Effect of MF and HF in CFA-induced rats. a Body weight b paw thickness c arthritic score. *p < 0.05 denotes the significance level compared with the negative control
Effect of MF and HF on paw thickness in CFA-induced rats
CFA was administered on the 1st day, which resulted in a progressive increase in paw thickness. The treatment with standard (Indomethacin) and plant fractions (MF and HF) was given from day 1 to 25. As presented in Fig. 4b, it can be seen that both the standard as well as fractions caused significant abatement of paw thickness which was noticed from day 19 to day 25.
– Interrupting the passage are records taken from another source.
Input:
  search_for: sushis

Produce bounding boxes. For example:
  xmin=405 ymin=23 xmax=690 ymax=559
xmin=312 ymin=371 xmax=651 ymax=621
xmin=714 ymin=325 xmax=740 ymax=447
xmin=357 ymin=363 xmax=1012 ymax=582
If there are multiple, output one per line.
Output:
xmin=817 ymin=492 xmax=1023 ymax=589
Effect of MF and HF fractions on the arthritic score in CFA-induced rats
The arthritic score of the right hind paws was noted on different days from the 1st to the 25th day. The clinical arthritic score was increased in the negative control, whereas indomethacin, MF & HF groups have reduced the swelling and redness of the right hind paws. The results exhibited that Indomethacin, HF & MF groups had shown minimal arthritic scores compared to the negative control, as represented in Fig. 4c. The macroscopic images of the right hind paw are shown in Fig. 5.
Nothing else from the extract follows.